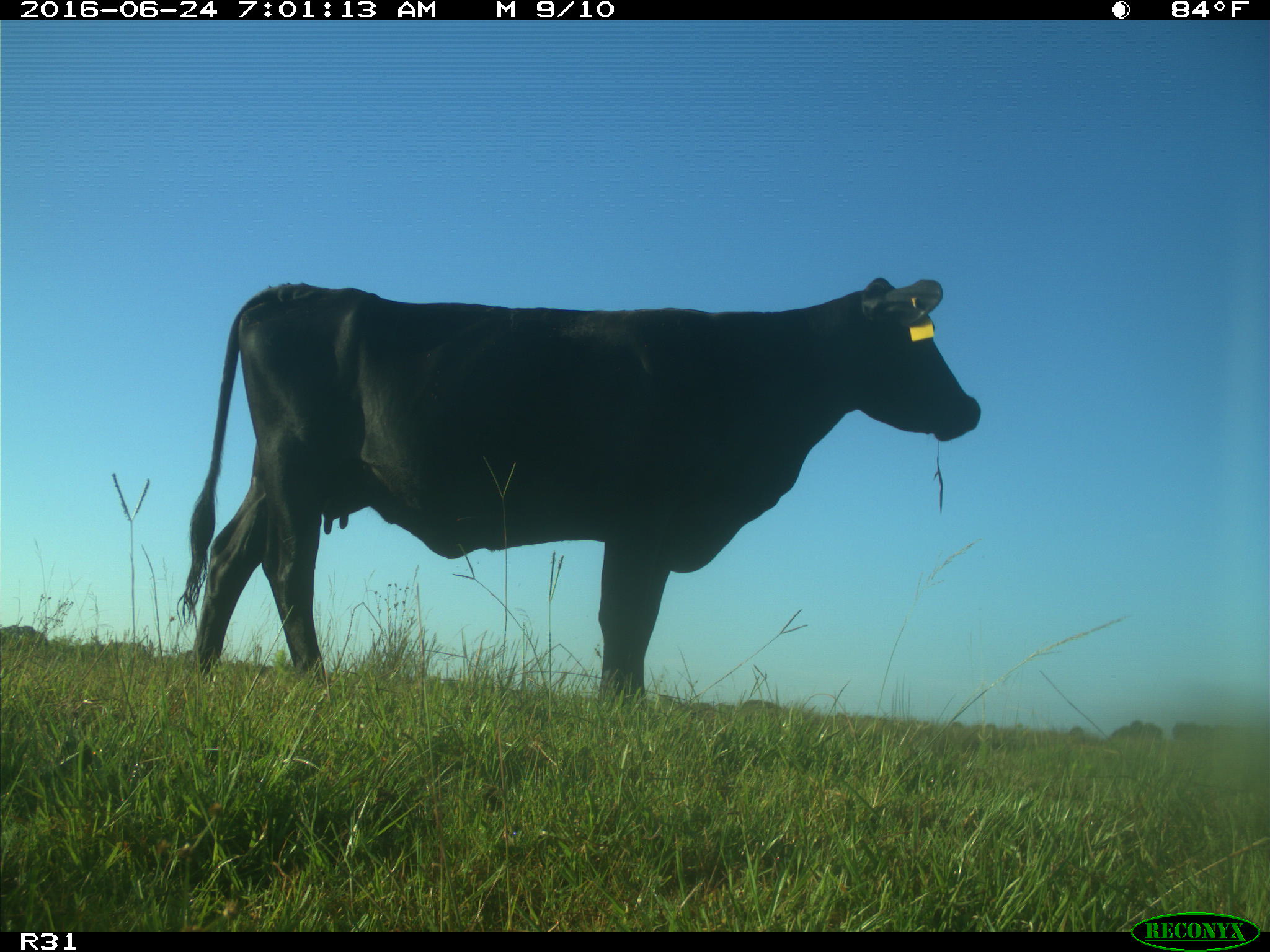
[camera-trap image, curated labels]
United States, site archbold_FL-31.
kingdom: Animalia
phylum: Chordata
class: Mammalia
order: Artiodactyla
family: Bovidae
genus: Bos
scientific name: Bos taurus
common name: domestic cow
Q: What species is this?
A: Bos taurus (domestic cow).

* * *

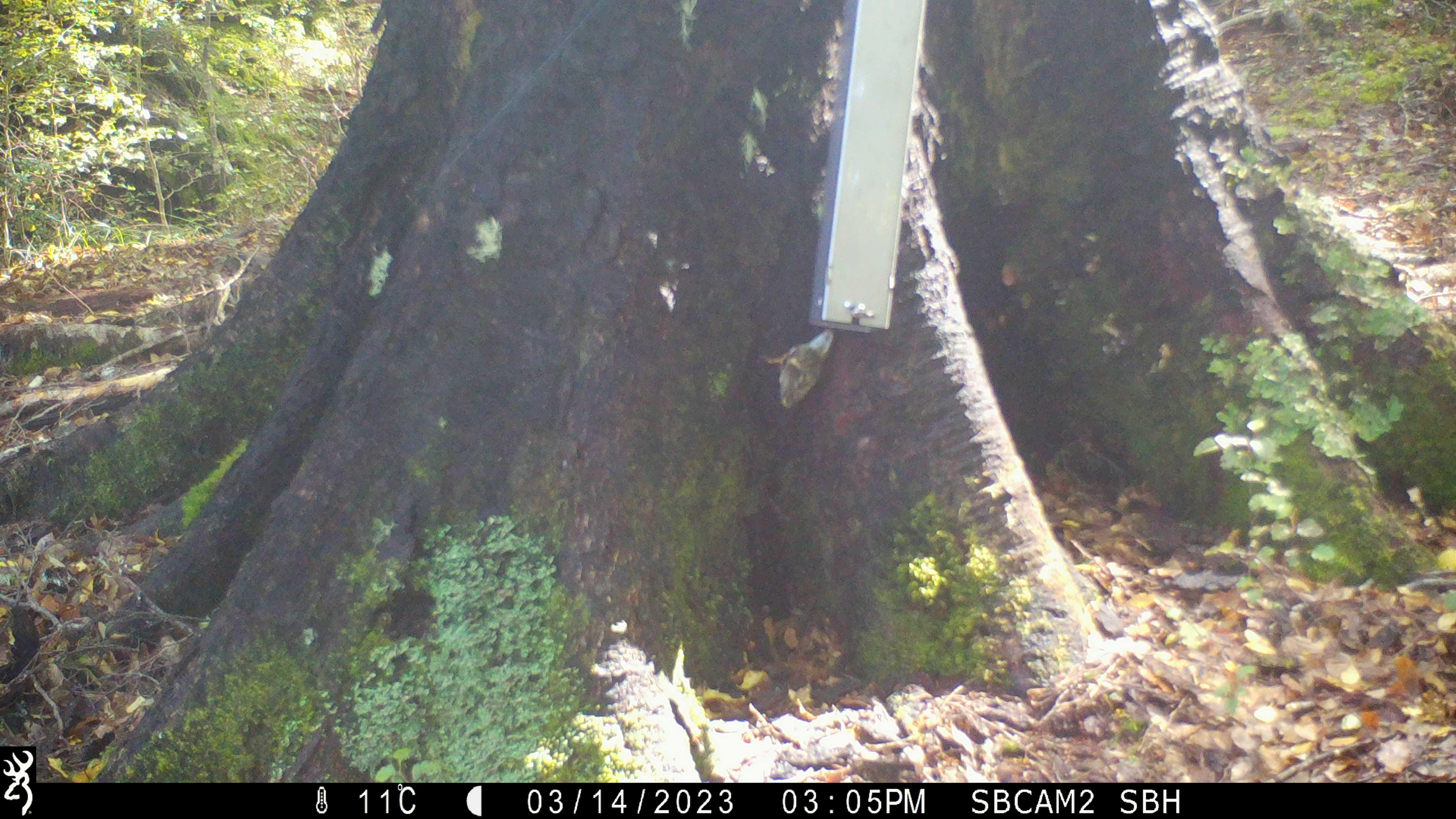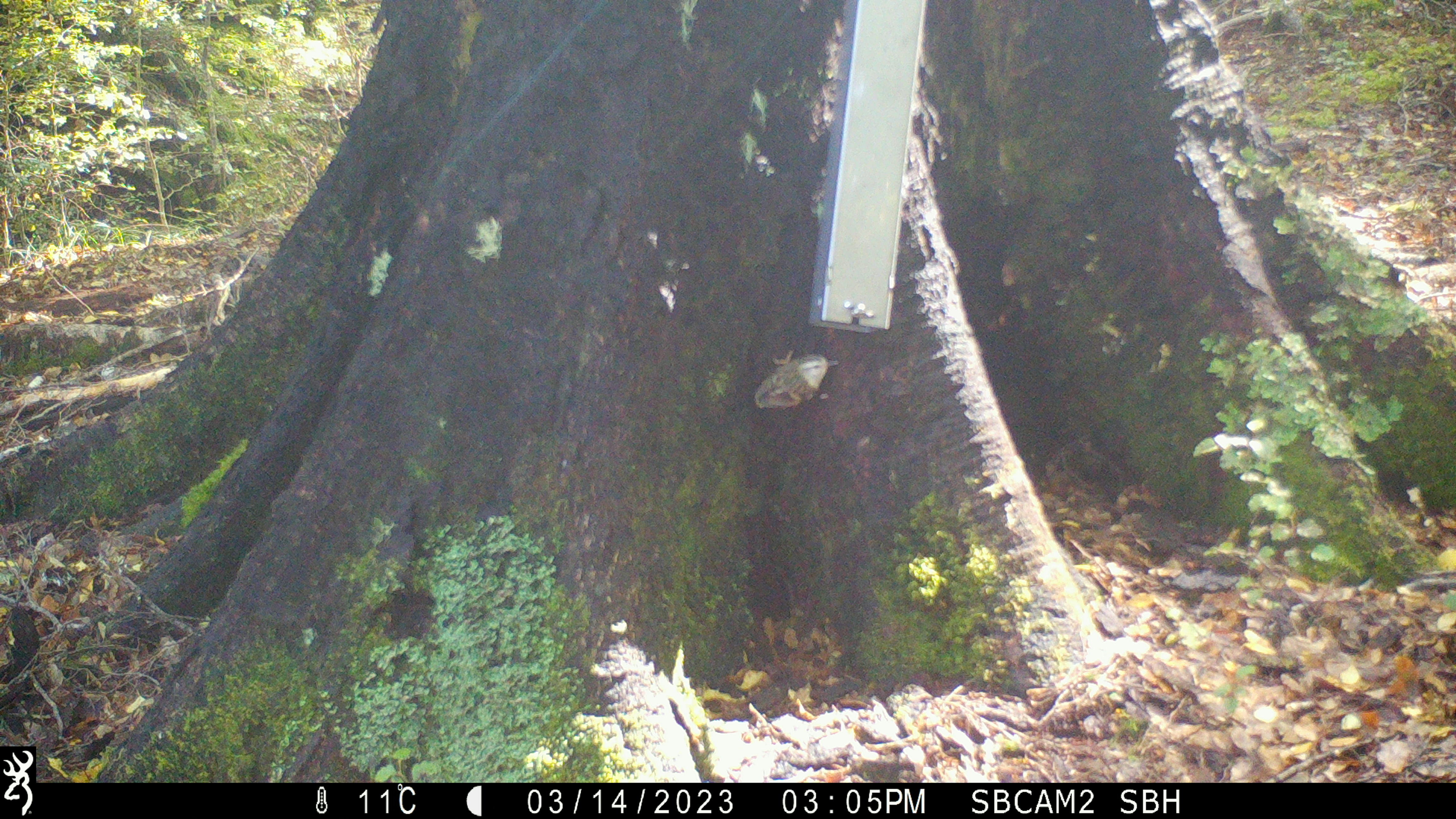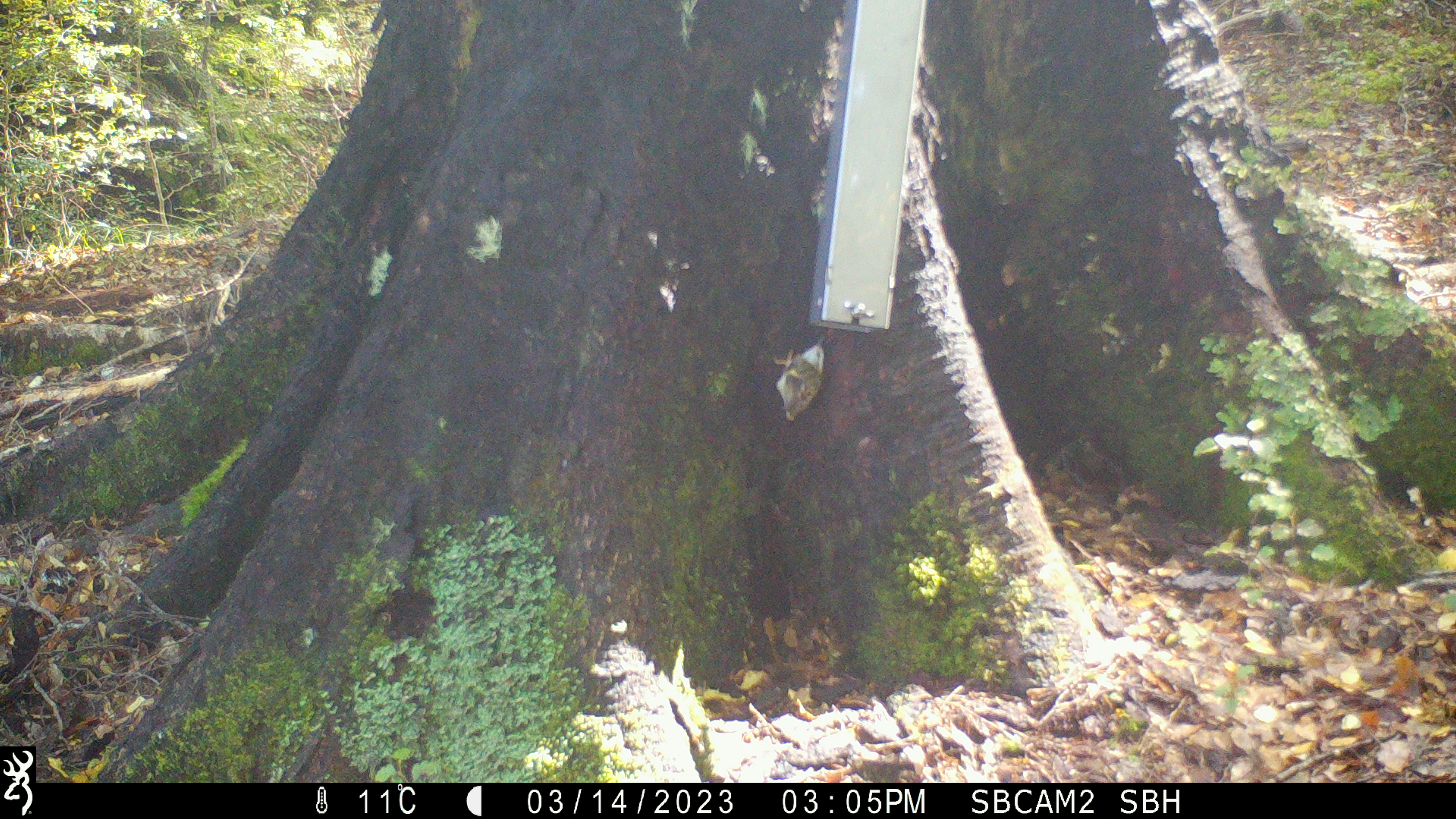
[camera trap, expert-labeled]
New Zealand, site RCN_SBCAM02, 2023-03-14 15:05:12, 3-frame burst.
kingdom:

...

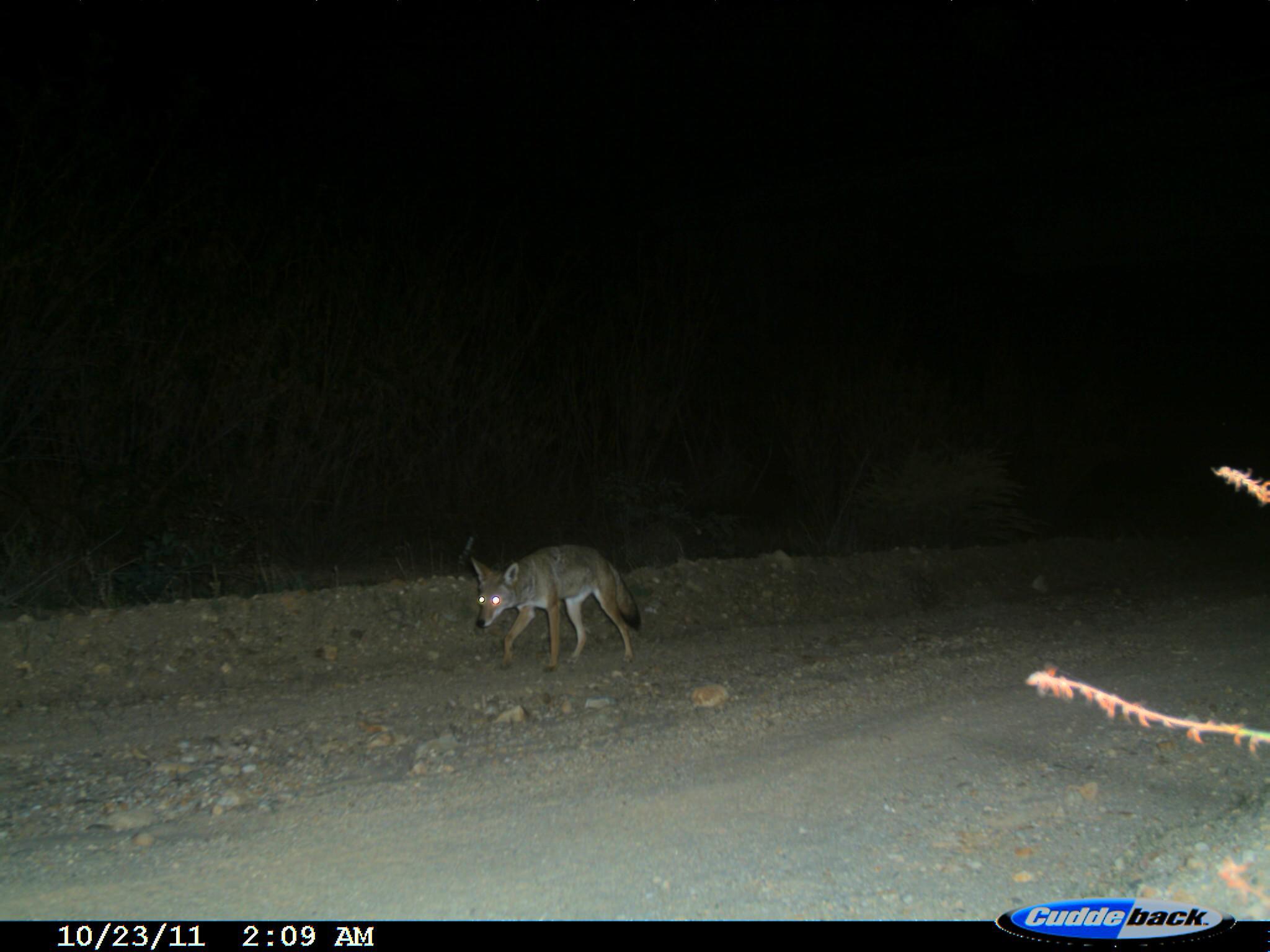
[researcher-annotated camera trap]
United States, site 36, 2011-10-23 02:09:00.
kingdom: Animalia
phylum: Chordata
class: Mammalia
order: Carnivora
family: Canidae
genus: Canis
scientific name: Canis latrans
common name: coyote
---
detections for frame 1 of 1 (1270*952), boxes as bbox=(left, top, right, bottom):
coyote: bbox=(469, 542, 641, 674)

**Your assignment**
Copy the entries above exactly, but only from the line holding "family: Bovidae" through the line holding "A: Bos taurus (domestic cow).", both included.

**Answer section**
family: Bovidae
genus: Bos
scientific name: Bos taurus
common name: domestic cow
Q: What species is this?
A: Bos taurus (domestic cow).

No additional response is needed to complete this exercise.